Hope that helps shed a little light on it.
 
I'd imagine that the reason they say this is to keep their butts covered for the people who have pythons, and add the prime during or after the wc. If you treat the water before, I'm sure just adding enough for the amount changed is fine, but if you add directly to the tank, then the concentration goes down, and might not be as effective.
 
but yeah, prime is like 2 drop by L. loL thats the only Pros. about prime.
and thats y mostly everyone use prime.
 
I'd imagine that the reason they say this is to keep their butts covered for the people who have pythons, and add the prime during or after the wc. If you treat the water before, I'm sure just adding enough for the amount changed is fine, but if you add directly to the tank, then the concentration goes down, and might not be as effective.

this is y i use bucket, fill it up, prime it or stress coat it, wait 15 mins than fill the tank back up. this way is more effective to me.
 
I'd imagine that the reason they say this is to keep their butts covered for the people who have pythons...

Who doesn't use pythons anymore?!

I always dose to the full tank volume.
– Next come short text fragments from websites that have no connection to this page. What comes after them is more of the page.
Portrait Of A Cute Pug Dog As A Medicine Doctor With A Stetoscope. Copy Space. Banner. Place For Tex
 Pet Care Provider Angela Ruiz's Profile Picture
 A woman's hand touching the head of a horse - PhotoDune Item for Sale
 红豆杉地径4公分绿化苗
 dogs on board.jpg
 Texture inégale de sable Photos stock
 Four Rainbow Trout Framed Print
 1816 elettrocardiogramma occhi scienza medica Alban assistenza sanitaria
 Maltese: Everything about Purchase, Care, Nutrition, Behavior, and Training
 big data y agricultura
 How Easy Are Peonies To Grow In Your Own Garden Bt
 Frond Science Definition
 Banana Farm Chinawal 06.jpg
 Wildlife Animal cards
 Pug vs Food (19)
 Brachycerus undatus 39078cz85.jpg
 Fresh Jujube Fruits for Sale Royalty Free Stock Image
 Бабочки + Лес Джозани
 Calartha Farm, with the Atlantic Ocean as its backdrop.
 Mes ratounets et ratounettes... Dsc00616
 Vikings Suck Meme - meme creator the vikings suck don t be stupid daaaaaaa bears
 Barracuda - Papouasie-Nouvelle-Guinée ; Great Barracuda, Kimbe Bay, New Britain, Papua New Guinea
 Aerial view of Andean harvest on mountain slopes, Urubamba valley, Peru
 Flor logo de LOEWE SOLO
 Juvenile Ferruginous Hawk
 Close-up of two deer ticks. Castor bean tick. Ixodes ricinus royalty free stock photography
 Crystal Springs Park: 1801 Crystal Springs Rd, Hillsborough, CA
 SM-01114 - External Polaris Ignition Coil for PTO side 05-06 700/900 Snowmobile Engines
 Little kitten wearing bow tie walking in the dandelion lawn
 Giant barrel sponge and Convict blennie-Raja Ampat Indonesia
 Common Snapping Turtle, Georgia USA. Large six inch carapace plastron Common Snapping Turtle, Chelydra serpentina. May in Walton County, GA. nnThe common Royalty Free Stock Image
I figure if it can be dosed up to 5x then why even worry. A bottle of prime is cheaper than replacing all my livestock.
 
Amen....

For those looking for max cost efficiency, check out pond prime. ;)
 
I make my own. $4 for 20,000 gals.
I don't use a python, as I don't need one. I siphon to the basement drain, and a python is too slow. I can fill faster with what I have on the end of my hose, than you can with a python; a gooseneck ending in a tee. I can fill one tank while draining another, which is a plus having one python doesn't allow.
 
I make my own. $4 for 20,000 gals.
I don't use a python, as I don't need one. I siphon to the basement drain, and a python is too slow. I can fill faster with what I have on the end of my hose, than you can with a python; a gooseneck ending in a tee. I can fill one tank while draining another, which is a plus having one python doesn't allow.

Same here. Y spend 30 to 50 buck on a python when u can make one with tube line or water hose for 10 buck.

Me myself don't use python. Me myself use the basement.